Unique Prehistoric Underground City, a World Heritage Site in Turkey
Since 1985, UNESCO has recognized the “Rock Sites of Cappadocia” as a World Heritage Site. These are cave dwellings and religious structures located in the Cappadocia region of Central Turkey.
The Cappadocia region, covered in a layer of tuff rock formed from volcanic ash over approximately 20 million years, has been inhabited since prehistoric times. The soft and workable nature of this rock led people to carve it into underground dwellings and chambers during the Copper Age. Over time, these structures evolved into a vast underground city beneath the surface.
Archaeologists have discovered nearly 40 underground cities in Cappadocia, although only a small fraction is accessible to the public. These cities are interconnected by long passageways, and the population in each city varied, ranging from 3,000 to 30,000 inhabitants. Özkonak may be the largest city, mostly unexplored, with an estimated population of 60,000, but the most famous ones are Derinkuyu and Kaymakli.
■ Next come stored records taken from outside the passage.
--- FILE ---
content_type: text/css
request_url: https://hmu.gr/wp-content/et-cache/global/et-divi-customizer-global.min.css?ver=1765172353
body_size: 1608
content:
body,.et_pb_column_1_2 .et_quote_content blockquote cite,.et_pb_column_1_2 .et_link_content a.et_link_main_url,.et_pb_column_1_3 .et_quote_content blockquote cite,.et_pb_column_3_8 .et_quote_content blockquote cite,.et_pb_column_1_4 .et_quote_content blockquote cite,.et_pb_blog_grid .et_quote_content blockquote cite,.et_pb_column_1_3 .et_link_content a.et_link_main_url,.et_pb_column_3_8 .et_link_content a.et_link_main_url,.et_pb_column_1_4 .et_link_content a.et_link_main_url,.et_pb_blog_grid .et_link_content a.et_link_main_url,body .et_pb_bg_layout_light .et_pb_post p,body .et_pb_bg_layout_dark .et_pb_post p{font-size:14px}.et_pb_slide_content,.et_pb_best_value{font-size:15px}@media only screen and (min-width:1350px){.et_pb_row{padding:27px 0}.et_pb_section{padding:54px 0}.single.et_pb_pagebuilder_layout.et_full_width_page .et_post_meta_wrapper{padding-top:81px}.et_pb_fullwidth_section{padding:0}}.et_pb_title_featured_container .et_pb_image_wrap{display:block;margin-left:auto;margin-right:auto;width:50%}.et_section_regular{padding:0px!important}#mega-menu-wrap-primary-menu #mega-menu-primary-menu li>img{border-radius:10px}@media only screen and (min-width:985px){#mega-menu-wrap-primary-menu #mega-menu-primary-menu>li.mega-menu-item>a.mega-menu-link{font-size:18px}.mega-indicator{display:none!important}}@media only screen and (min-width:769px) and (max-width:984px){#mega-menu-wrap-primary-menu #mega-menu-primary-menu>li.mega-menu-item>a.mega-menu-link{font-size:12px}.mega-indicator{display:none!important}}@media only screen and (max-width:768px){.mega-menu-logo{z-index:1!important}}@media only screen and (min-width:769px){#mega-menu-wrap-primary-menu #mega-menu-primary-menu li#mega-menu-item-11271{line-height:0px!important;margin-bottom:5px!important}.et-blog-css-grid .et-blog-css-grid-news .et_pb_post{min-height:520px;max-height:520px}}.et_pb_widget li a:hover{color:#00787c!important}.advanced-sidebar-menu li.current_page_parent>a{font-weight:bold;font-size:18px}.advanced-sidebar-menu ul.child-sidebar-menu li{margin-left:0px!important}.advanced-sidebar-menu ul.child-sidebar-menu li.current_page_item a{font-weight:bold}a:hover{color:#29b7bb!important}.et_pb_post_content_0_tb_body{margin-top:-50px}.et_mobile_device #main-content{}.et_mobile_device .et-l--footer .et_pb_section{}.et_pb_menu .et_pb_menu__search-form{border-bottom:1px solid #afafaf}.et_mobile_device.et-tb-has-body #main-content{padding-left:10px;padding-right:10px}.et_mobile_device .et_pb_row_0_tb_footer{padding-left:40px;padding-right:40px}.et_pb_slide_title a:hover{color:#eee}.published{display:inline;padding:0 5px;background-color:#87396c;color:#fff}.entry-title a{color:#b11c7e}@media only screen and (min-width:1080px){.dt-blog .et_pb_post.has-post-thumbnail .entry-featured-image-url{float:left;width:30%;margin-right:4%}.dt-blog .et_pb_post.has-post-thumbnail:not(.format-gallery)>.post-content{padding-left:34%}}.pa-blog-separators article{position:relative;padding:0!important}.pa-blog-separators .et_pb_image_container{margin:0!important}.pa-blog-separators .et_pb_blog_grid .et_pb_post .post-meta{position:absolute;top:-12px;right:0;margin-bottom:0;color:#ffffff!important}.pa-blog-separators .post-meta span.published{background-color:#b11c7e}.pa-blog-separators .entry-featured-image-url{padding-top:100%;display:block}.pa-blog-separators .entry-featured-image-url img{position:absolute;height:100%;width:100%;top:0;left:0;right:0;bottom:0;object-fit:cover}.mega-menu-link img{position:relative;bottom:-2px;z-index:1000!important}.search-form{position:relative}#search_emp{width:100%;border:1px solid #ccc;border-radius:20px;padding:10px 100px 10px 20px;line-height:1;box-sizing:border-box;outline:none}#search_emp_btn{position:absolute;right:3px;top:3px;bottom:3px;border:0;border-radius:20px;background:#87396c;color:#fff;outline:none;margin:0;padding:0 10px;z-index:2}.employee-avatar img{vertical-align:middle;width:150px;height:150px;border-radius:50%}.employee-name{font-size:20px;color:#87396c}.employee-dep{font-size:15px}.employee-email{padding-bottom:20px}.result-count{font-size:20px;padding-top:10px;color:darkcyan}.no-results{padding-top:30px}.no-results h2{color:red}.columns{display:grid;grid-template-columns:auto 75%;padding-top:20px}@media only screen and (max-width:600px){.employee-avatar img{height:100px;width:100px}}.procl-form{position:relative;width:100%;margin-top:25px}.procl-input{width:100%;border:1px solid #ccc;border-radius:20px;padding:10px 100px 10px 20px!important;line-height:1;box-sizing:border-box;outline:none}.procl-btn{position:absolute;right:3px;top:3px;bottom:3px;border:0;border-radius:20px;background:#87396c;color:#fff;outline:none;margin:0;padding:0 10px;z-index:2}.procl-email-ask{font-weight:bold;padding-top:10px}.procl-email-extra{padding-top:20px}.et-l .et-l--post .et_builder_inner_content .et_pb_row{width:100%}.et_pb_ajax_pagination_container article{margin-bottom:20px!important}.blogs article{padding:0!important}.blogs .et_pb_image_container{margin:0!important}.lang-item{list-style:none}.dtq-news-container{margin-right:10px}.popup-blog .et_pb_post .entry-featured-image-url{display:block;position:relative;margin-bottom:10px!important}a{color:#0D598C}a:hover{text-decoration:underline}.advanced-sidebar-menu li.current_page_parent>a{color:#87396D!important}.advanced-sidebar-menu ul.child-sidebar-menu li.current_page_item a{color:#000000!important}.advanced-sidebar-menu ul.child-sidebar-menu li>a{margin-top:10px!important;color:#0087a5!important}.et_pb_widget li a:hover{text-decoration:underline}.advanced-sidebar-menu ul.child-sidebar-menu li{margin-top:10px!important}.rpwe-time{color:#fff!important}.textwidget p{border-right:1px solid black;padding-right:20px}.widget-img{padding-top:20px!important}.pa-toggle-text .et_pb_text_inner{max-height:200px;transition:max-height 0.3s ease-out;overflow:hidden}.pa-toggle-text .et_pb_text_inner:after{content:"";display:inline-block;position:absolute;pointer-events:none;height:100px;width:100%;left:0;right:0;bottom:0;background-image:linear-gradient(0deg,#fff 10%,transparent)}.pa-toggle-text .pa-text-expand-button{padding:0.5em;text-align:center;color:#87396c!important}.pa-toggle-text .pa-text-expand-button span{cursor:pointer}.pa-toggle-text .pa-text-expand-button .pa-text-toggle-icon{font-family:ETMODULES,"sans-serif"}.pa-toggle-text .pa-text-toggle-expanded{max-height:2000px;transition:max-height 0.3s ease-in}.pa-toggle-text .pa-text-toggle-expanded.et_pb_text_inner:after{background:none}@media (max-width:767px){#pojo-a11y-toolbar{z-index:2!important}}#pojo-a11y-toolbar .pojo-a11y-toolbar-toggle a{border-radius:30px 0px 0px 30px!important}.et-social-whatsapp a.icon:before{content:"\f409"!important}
Derinkuyu, located in the Derinkuyu district of Nevşehir province, reaches a depth of 85 meters and can accommodate around 20,000 people, along with their livestock and food stores. It is one of the remarkable underground complexes found throughout the Cappadocia region. These dwellings belonged to the Hittites, the ancient Anatolian people. Their homes resembled wells on the surface, expanding below with entrances for livestock, while humans accessed them through stairs. Families lived together with their goats, sheep, livestock, and pigeons.
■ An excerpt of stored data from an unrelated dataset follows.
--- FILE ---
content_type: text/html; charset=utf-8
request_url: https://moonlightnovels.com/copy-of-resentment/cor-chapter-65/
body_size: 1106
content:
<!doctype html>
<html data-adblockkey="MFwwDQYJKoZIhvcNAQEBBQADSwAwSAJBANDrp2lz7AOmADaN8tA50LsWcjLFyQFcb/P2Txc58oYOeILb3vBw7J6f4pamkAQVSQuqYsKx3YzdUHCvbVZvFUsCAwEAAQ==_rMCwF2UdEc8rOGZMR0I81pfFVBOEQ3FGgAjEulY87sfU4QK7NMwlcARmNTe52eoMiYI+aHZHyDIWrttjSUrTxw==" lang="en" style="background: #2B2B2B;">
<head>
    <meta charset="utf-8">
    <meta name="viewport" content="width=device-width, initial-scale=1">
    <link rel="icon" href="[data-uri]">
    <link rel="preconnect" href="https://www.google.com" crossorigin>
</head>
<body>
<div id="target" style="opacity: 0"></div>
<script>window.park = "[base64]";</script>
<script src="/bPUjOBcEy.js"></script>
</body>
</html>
One notable archaeological project led to the discovery of the fascinating underground city of Derinkuyu, which housed 20,000 inhabitants.
Inside these cities, labyrinthine tunnels with large stone doors, about a meter high, could be sealed shut, and there were peepholes in the center to observe outside. Some cities also had holes in the ceilings of their houses, used for attacking enemies with spears.
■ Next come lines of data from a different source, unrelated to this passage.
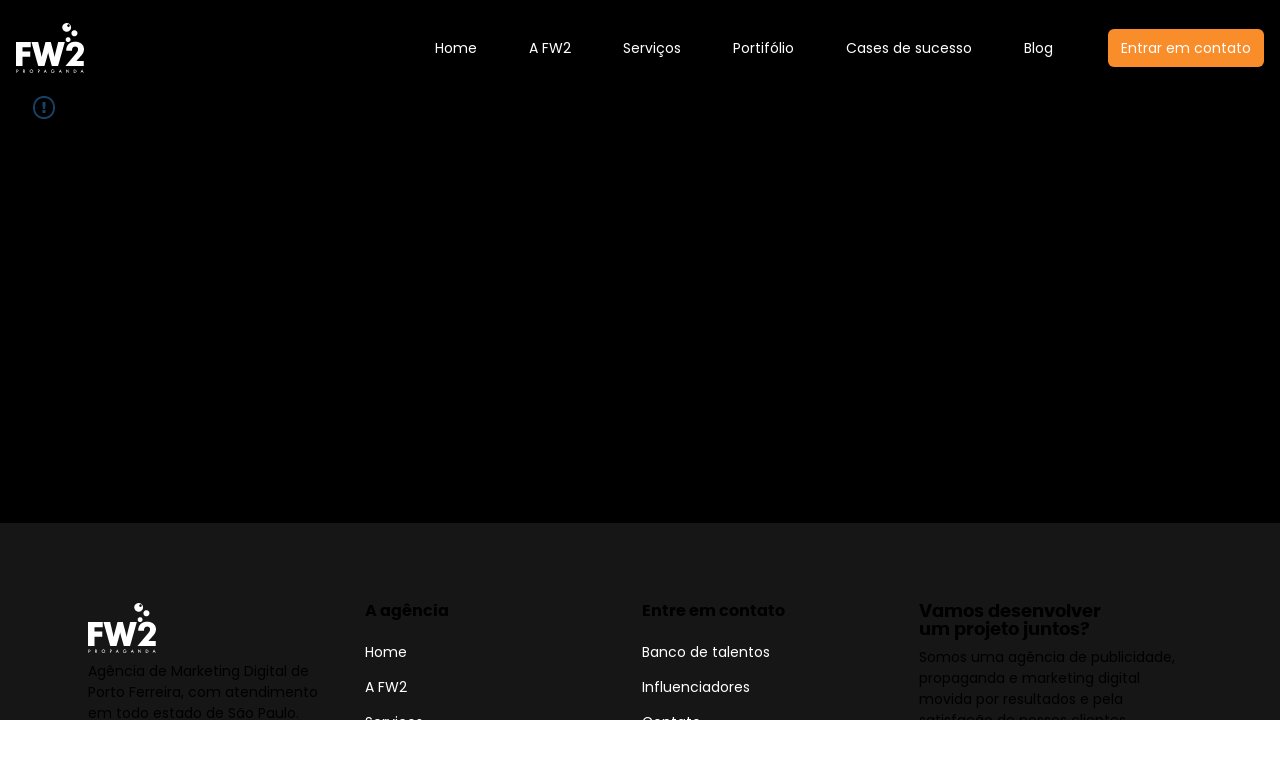

--- FILE ---
content_type: text/html;charset=utf-8
request_url: https://pageview-notify.rdstation.com.br/send
body_size: -74
content:
ff878533-4620-415a-82c6-59c67cb28b45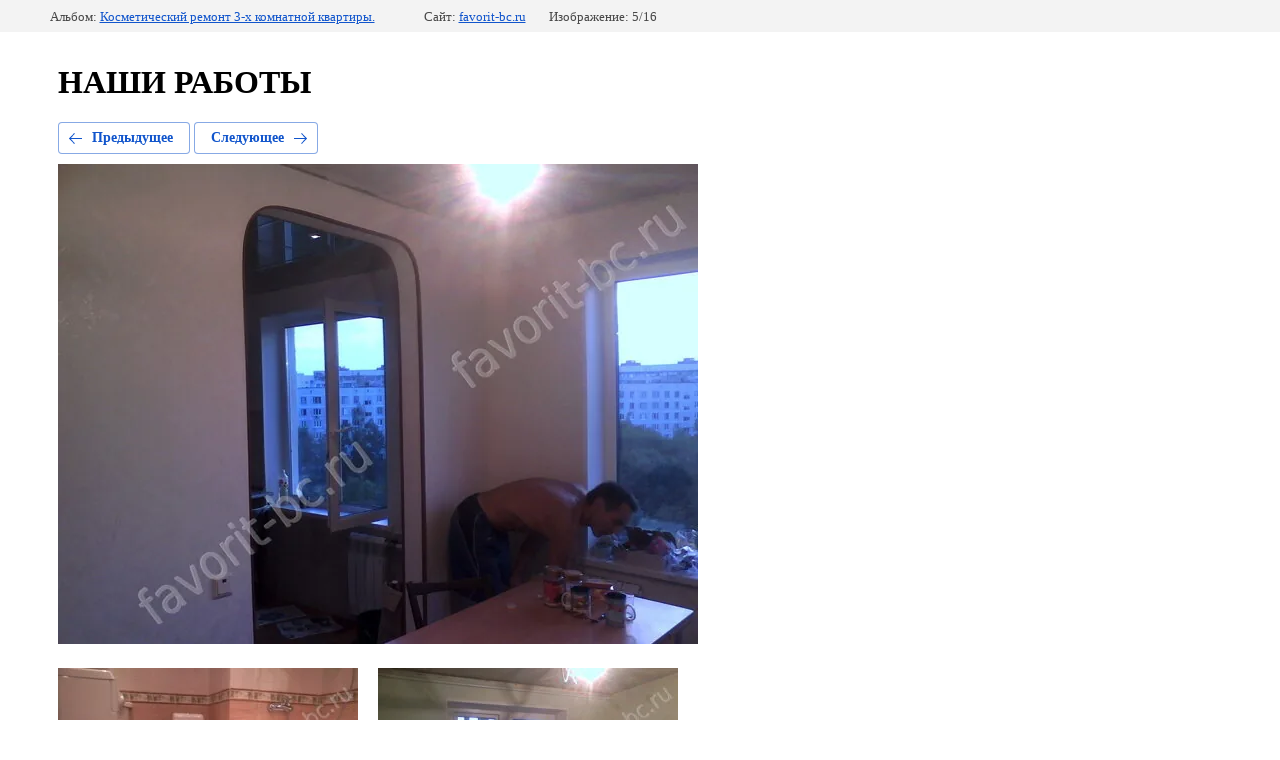

--- FILE ---
content_type: text/html; charset=utf-8
request_url: http://favorit-bc.ru/nashi-raboty?mode=photo&photo_id=653286006
body_size: 2377
content:
			
	
	
	




	






	<!doctype html>
	<html lang="ru">
	<head>
		<meta charset="UTF-8">
		<meta name="robots" content="all"/>
		<title>IMG10194</title>
		<meta http-equiv="Content-Type" content="text/html; charset=UTF-8" />
		<meta name="description" content="IMG10194" />
		<meta name="keywords" content="IMG10194" />
		<meta name="viewport" content="width=device-width, initial-scale=1.0, maximum-scale=1.0, user-scalable=no">
		
            <!-- 46b9544ffa2e5e73c3c971fe2ede35a5 -->
            <script src='/shared/s3/js/lang/ru.js'></script>
            <script src='/shared/s3/js/common.min.js'></script>
        <link rel='stylesheet' type='text/css' href='/shared/s3/css/calendar.css' /><link rel='stylesheet' type='text/css' href='/shared/highslide-4.1.13/highslide.min.css'/>
<script type='text/javascript' src='/shared/highslide-4.1.13/highslide.packed.js'></script>
<script type='text/javascript'>
hs.graphicsDir = '/shared/highslide-4.1.13/graphics/';
hs.outlineType = null;
hs.showCredits = false;
hs.lang={cssDirection:'ltr',loadingText:'Загрузка...',loadingTitle:'Кликните чтобы отменить',focusTitle:'Нажмите чтобы перенести вперёд',fullExpandTitle:'Увеличить',fullExpandText:'Полноэкранный',previousText:'Предыдущий',previousTitle:'Назад (стрелка влево)',nextText:'Далее',nextTitle:'Далее (стрелка вправо)',moveTitle:'Передвинуть',moveText:'Передвинуть',closeText:'Закрыть',closeTitle:'Закрыть (Esc)',resizeTitle:'Восстановить размер',playText:'Слайд-шоу',playTitle:'Слайд-шоу (пробел)',pauseText:'Пауза',pauseTitle:'Приостановить слайд-шоу (пробел)',number:'Изображение %1/%2',restoreTitle:'Нажмите чтобы посмотреть картинку, используйте мышь для перетаскивания. Используйте клавиши вперёд и назад'};</script>
<link rel="canonical" href="https://favorit-bc.ru/nashi-raboty">
<!--s3_require-->
<link rel="stylesheet" href="/g/basestyle/1.0.1/gallery2/gallery2.css" type="text/css"/>
<link rel="stylesheet" href="/g/basestyle/1.0.1/gallery2/gallery2.blue.css" type="text/css"/>
<script type="text/javascript" src="/g/basestyle/1.0.1/gallery2/gallery2.js" async></script>
<!--/s3_require-->

	</head>
	<body>
		<div class="g-page g-page-gallery2 g-page-gallery2--photo">

		
		
			<div class="g-panel g-panel--fill g-panel--no-rounded g-panel--fixed-top">
	<div class="g-gallery2-info ">
					<div class="g-gallery2-info__item">
				<div class="g-gallery2-info__item-label">Альбом:</div>
				<a href="/nashi-raboty?mode=album&album_id=157573701" class="g-gallery2-info__item-value">Косметический ремонт 3-х комнатной квартиры.</a>
			</div>
				<div class="g-gallery2-info__item">
			<div class="g-gallery2-info__item-label">Сайт:</div>
			<a href="//favorit-bc.ru" class="g-gallery2-info__item-value">favorit-bc.ru</a>

			<div class="g-gallery2-info__item-label">Изображение: 5/16</div>
		</div>
	</div>
</div>
			<h1>НАШИ РАБОТЫ</h1>
			
										
										
			
			
			<a href="/nashi-raboty?mode=photo&photo_id=653285806" class="g-button g-button--invert g-button--arr-left">Предыдущее</a>
			<a href="/nashi-raboty?mode=photo&photo_id=653286206" class="g-button g-button--invert g-button--arr-right">Следующее</a>

			
			<div class="g-gallery2-preview ">
	<img src="/thumb/2/9yorpFFUJHYGzQSznEvYJA/640r480/d/img10194.jpg">
</div>

			
			<a href="/nashi-raboty?mode=photo&photo_id=653285806" class="g-gallery2-thumb g-gallery2-thumb--prev">
	<span class="g-gallery2-thumb__image"><img src="/thumb/2/DeYzu1J5V0cvH7kOCxfbiw/300r300/d/img10195.jpg"></span>
	<span class="g-link g-link--arr-left">Предыдущее</span>
</a>
			
			<a href="/nashi-raboty?mode=photo&photo_id=653286206" class="g-gallery2-thumb g-gallery2-thumb--next">
	<span class="g-gallery2-thumb__image"><img src="/thumb/2/jwHLtp-WhNB0EtBVJ7pj_g/300r300/d/img10192.jpg"></span>
	<span class="g-link g-link--arr-right">Следующее</span>
</a>
			
			<div class="g-line"><a href="/nashi-raboty?mode=album&album_id=157573701" class="g-button g-button--invert">Вернуться в галерею</a></div>

		
			</div>

	
<!-- assets.bottom -->
<!-- </noscript></script></style> -->
<script src="/my/s3/js/site.min.js?1768978399" ></script>
<script src="/my/s3/js/site/defender.min.js?1768978399" ></script>
<script src="https://cp.onicon.ru/loader/53ca2c7272d22c3362000731.js" data-auto async></script>
<script >/*<![CDATA[*/
var megacounter_key="9cb13bfc69b12a50d4ef3f5aa67aa147";
(function(d){
    var s = d.createElement("script");
    s.src = "//counter.megagroup.ru/loader.js?"+new Date().getTime();
    s.async = true;
    d.getElementsByTagName("head")[0].appendChild(s);
})(document);
/*]]>*/</script>
<script >/*<![CDATA[*/
$ite.start({"sid":356013,"vid":356934,"aid":383079,"stid":4,"cp":21,"active":true,"domain":"favorit-bc.ru","lang":"ru","trusted":false,"debug":false,"captcha":3,"onetap":[{"provider":"vkontakte","provider_id":"54407163","code_verifier":"OIZMTYZ1wQjlMl1Zxz3ThYMmNNZjDjy2zIZQDkyDEAQ"}]});
/*]]>*/</script>
<!-- /assets.bottom -->
</body>
	</html>


--- FILE ---
content_type: text/javascript
request_url: http://counter.megagroup.ru/9cb13bfc69b12a50d4ef3f5aa67aa147.js?r=&s=1280*720*24&u=http%3A%2F%2Ffavorit-bc.ru%2Fnashi-raboty%3Fmode%3Dphoto%26photo_id%3D653286006&t=IMG10194&fv=0,0&en=1&rld=0&fr=0&callback=_sntnl1769004380275&1769004380275
body_size: 198
content:
//:1
_sntnl1769004380275({date:"Wed, 21 Jan 2026 14:06:20 GMT", res:"1"})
The hidden gem of Göreme is the Dark Church, a Christian settlement. In the early centuries after the birth of Jesus, hermits hid in natural caves or carved into the rock to create their homes. Over time, these evolved into stone structures both below and above the ground, forming a city. From 642, Arab invasions began, followed by the Byzantines. By the 11th century, around 3,000 churches were carved into the rock. These churches were simple and rarely or never decorated.
In contrast to the underground cities, Uçhisar and Ortahisar feature castles built on high rock formations ranging from 60 to 90 meters, with multiple entrances leading to chambers that could accommodate around 1,000 people.
Today, the underground cities in the Cappadocia region are a designated World Heritage Site, attracting millions of visitors annually and providing a significant source of revenue for Turkey.